People who run sponsored races in memory of loved ones often find the experience not only physically tiring but equally emotionally tiring.
Dover postman Peter Sykes' attempt at the London Marathon comes a day after the third anniversary of the sudden death of his brother Paul, so emotions are bound to run high.
Former Dover Athletic player, Paul Sykes collapsed and died on a football pitch during a match at Folkestone Invicta in 2005.
He left a wife Carly and young son, Thomas, who had not yet reached his first birthday and many friends and football supporters were devastated by the loss.
It was not until after his death, that his family realised he had an undiagnosed heart defect so they set about raising money for Cardiac Risk in the Young (CRY), a national charity which helps detect heart irregularities in young people.
Peter, a former Archer's Court pupil, explained that he learned about CRY when he saw an advert posted by a lady whose child had also died suddenly of a heart disorder.

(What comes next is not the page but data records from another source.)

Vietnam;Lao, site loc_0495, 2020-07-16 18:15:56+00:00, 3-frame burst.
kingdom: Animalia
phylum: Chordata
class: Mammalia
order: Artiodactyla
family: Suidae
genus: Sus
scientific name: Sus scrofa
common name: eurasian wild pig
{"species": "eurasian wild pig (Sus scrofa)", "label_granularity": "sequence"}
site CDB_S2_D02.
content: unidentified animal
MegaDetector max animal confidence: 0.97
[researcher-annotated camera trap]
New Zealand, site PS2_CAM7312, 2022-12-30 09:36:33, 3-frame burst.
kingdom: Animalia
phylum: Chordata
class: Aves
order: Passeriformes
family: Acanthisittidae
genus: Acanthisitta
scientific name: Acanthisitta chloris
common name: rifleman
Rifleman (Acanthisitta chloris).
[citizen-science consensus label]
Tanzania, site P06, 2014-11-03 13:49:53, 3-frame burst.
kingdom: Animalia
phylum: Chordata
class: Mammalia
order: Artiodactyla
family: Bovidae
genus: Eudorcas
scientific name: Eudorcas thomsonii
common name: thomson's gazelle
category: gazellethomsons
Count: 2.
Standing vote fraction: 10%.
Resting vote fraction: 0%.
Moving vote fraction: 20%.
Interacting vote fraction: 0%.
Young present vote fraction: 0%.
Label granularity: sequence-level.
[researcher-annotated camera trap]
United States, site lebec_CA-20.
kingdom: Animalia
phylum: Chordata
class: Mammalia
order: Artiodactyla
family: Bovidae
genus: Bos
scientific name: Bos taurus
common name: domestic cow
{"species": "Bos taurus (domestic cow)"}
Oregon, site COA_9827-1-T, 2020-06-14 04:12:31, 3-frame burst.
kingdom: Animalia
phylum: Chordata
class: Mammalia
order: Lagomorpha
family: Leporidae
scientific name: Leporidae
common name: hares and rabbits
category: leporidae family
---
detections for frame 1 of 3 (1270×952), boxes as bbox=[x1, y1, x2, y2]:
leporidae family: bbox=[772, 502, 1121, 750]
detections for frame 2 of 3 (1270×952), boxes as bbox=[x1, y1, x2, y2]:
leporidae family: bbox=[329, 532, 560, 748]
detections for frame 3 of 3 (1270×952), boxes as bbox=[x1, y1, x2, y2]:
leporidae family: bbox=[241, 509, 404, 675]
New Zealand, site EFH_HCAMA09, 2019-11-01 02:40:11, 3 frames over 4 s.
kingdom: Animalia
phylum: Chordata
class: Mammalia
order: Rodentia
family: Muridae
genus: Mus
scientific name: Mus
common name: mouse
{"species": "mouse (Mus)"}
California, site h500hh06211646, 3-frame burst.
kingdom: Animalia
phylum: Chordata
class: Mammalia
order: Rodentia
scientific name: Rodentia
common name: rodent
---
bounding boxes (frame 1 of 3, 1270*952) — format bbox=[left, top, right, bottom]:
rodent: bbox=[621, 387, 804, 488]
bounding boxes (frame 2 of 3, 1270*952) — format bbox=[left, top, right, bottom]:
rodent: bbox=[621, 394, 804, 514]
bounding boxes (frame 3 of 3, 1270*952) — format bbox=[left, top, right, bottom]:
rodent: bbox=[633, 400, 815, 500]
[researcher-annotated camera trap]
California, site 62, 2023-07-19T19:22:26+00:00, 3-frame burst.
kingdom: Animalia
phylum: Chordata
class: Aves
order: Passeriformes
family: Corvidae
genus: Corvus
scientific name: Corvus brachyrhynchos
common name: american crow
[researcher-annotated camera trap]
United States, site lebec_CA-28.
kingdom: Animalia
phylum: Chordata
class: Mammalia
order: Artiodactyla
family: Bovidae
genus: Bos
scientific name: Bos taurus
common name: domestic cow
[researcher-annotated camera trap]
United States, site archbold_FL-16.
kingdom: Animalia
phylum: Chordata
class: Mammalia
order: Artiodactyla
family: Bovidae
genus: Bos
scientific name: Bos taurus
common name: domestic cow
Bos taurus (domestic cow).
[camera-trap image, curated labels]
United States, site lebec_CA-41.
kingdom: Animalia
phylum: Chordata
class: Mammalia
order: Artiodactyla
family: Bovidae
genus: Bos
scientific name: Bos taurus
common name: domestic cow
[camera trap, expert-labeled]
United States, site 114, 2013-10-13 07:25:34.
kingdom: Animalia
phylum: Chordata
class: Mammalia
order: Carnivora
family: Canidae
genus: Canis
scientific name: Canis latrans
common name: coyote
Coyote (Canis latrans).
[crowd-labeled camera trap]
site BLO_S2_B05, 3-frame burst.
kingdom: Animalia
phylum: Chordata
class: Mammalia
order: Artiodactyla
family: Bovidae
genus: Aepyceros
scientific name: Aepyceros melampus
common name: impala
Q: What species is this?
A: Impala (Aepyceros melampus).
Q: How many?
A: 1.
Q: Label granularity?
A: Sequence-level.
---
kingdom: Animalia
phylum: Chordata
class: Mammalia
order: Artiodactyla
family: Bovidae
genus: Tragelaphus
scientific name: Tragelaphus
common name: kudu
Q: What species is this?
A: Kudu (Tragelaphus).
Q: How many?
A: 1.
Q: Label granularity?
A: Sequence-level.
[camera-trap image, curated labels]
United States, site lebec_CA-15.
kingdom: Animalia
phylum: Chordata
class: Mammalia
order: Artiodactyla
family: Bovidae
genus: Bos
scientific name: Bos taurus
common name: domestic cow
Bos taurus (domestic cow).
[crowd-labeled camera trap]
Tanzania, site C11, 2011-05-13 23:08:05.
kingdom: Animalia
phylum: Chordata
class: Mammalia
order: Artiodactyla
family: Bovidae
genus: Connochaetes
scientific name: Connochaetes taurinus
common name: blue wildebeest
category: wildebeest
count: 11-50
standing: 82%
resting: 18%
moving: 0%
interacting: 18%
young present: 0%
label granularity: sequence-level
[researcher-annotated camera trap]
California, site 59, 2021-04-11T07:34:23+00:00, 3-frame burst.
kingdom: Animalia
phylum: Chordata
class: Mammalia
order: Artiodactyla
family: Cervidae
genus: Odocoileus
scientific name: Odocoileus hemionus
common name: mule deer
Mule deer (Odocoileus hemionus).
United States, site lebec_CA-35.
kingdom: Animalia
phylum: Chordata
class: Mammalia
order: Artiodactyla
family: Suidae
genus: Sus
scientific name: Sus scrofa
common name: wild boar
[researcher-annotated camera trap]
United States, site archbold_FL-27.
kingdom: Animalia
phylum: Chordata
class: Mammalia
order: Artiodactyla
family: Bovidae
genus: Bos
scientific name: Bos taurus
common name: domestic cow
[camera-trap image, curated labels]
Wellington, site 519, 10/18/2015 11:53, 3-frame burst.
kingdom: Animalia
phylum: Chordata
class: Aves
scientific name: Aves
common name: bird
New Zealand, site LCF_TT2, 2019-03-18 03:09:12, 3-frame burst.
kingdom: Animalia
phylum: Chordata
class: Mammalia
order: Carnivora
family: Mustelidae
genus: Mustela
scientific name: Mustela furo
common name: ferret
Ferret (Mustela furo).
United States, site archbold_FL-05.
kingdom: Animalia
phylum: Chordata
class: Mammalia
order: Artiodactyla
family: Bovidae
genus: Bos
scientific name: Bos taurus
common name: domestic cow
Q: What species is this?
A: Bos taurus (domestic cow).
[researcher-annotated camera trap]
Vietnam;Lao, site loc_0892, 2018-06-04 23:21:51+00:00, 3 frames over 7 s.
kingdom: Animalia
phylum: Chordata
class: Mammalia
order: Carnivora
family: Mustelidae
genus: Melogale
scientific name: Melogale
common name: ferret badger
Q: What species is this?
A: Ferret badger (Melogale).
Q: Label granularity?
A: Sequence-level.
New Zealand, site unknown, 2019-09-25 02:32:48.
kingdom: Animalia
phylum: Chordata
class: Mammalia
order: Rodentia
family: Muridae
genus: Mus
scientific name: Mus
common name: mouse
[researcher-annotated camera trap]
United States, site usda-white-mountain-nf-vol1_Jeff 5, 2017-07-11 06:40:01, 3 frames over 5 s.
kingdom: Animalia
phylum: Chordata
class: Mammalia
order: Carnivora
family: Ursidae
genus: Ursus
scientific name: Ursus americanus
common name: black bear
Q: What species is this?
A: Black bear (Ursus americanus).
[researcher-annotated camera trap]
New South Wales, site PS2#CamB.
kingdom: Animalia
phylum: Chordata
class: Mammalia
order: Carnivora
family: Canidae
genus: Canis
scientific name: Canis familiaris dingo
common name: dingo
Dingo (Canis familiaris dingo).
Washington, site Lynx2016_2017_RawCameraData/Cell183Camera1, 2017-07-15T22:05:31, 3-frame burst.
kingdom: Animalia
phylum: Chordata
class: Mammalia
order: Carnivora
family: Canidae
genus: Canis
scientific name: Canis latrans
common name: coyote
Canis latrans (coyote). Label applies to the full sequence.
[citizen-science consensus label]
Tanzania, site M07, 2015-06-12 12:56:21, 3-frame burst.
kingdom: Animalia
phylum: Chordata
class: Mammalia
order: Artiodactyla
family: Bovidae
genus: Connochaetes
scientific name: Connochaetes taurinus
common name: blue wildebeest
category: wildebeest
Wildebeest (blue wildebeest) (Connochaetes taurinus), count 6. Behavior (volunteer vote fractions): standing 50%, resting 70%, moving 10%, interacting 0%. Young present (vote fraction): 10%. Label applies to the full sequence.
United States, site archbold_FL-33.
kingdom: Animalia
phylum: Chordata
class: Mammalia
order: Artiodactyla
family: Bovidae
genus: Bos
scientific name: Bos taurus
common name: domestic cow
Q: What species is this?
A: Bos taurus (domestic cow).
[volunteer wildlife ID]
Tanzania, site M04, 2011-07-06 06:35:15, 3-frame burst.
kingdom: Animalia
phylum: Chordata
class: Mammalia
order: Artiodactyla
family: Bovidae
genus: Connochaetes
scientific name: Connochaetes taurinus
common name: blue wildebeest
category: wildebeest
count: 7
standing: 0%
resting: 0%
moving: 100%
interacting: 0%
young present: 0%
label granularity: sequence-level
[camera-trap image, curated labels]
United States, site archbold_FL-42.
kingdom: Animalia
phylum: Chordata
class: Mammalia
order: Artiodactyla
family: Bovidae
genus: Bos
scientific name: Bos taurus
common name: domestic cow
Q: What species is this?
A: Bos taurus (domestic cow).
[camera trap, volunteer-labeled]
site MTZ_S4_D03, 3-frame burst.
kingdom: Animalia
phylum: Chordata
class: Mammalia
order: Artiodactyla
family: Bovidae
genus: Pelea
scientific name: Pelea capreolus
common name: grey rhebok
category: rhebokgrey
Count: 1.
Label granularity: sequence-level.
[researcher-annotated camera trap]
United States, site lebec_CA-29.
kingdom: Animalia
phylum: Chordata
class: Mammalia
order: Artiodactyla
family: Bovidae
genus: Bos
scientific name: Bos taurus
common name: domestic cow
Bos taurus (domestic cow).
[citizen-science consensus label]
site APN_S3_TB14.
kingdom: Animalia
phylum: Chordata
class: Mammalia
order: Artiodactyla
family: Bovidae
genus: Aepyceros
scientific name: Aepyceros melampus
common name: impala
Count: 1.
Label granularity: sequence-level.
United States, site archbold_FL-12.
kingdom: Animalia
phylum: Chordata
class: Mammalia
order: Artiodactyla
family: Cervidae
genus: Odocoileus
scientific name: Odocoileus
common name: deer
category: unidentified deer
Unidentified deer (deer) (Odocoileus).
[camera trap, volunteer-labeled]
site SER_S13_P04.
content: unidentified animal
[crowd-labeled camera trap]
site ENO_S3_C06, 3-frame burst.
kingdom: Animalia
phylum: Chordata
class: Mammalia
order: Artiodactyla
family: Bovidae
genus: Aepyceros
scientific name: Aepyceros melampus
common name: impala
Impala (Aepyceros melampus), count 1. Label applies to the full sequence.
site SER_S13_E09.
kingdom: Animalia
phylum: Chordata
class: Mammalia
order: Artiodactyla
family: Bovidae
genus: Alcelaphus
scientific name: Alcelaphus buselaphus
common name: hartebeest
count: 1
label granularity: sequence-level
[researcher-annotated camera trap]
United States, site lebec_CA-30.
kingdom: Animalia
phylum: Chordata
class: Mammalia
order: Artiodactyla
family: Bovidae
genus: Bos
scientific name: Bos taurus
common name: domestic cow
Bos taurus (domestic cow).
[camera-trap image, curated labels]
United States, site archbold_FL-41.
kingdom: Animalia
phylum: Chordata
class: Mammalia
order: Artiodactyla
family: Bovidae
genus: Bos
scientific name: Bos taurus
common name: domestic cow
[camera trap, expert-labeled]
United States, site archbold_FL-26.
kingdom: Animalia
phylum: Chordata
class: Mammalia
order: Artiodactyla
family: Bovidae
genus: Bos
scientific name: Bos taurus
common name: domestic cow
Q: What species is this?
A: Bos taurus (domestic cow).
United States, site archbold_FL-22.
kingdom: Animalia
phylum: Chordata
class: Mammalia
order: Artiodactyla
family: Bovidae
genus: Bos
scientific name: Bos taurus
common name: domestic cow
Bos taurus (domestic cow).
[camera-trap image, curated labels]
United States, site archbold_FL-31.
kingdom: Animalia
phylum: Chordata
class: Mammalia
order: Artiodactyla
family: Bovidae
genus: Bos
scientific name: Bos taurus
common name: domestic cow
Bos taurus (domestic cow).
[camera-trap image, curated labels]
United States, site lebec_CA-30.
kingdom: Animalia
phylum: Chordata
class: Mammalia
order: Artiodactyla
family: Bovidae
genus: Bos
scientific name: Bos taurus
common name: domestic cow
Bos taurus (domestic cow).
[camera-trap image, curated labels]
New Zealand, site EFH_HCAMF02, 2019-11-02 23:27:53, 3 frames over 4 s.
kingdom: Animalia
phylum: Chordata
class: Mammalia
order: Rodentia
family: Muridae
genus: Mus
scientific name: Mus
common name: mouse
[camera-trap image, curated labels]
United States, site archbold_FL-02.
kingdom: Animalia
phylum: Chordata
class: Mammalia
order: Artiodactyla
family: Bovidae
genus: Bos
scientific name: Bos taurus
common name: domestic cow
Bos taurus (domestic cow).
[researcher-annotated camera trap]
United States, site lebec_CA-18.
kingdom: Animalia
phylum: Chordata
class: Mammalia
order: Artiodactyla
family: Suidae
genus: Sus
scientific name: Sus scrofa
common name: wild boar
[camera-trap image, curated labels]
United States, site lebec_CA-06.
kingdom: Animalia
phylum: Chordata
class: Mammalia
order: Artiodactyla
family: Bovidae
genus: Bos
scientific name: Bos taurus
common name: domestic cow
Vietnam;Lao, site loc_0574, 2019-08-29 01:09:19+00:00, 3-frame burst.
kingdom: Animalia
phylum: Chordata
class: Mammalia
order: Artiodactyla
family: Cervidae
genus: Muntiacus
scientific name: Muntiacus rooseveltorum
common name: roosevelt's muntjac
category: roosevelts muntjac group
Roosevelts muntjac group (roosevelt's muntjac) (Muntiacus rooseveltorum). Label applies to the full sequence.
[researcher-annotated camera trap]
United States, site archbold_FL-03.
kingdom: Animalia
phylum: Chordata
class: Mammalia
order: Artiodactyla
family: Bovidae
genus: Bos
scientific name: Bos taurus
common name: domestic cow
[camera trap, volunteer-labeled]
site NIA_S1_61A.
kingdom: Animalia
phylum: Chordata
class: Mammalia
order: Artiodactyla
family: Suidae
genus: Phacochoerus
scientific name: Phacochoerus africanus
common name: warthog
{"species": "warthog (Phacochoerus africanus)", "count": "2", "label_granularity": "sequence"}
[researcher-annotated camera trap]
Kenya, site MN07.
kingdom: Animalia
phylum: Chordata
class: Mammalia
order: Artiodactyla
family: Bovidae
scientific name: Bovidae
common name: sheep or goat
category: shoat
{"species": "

"The charity really helped her after losing her child," said Peter, who is running the marathon for the second time to raise funds for CRY.
"A few months after he died, myself, my brother Patrick and Paul's wife Carly went to one of their bereavement days in London. There was a coroner and a top cardiologist there who delivered seminars explaining about Sudden Adult Death Syndrome.
"It really helped because we didn't know a thing about it at all," he recalled.
Now Peter says he wants to raise as much money as he can for CRY, and he hopes raising the charity's profile might prevent other families going through the trauma the Sykes' have experienced.
"I need to raise over £1,500 before the marathon on April 13. I've already raised £1,000 but I need to find another £500."
Peter will run with childhood friend, Andrew Davis, who was also a good friend of Paul's.